- MATERIAL SHOWN
>>>>>

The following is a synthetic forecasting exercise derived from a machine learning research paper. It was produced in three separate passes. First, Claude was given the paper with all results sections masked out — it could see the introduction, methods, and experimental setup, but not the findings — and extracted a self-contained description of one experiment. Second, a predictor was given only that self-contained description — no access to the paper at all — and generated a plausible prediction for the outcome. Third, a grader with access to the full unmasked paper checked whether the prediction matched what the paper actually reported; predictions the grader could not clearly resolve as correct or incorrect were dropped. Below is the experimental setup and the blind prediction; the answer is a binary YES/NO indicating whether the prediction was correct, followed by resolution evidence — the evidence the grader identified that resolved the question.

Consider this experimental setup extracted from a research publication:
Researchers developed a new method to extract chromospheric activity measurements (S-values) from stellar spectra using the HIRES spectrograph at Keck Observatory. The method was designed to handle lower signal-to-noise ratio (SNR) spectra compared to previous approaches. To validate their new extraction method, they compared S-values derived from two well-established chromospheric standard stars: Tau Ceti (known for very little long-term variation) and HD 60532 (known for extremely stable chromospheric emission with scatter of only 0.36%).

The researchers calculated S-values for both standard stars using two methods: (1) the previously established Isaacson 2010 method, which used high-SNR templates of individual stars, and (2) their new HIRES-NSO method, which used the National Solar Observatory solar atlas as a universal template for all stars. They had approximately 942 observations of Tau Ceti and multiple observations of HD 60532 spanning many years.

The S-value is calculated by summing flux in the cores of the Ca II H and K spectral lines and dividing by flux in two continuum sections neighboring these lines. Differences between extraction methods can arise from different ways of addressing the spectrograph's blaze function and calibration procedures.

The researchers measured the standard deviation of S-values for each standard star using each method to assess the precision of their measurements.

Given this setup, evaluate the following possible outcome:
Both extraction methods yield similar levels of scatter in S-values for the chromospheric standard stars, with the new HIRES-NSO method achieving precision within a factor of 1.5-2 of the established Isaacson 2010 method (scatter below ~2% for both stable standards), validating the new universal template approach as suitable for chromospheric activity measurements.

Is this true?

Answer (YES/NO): NO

<<<<<

- DIRECTIONS FOR THIS TASK
The task here is to output the line with "The S-value is" and all lines after it to the end of the records above, exactly and only those.

- ANSWER SECTION
The S-value is calculated by summing flux in the cores of the Ca II H and K spectral lines and dividing by flux in two continuum sections neighboring these lines. Differences between extraction methods can arise from different ways of addressing the spectrograph's blaze function and calibration procedures.

The researchers measured the standard deviation of S-values for each standard star using each method to assess the precision of their measurements.

Given this setup, evaluate the following possible outcome:
Both extraction methods yield similar levels of scatter in S-values for the chromospheric standard stars, with the new HIRES-NSO method achieving precision within a factor of 1.5-2 of the established Isaacson 2010 method (scatter below ~2% for both stable standards), validating the new universal template approach as suitable for chromospheric activity measurements.

Is this true?

Answer (YES/NO): NO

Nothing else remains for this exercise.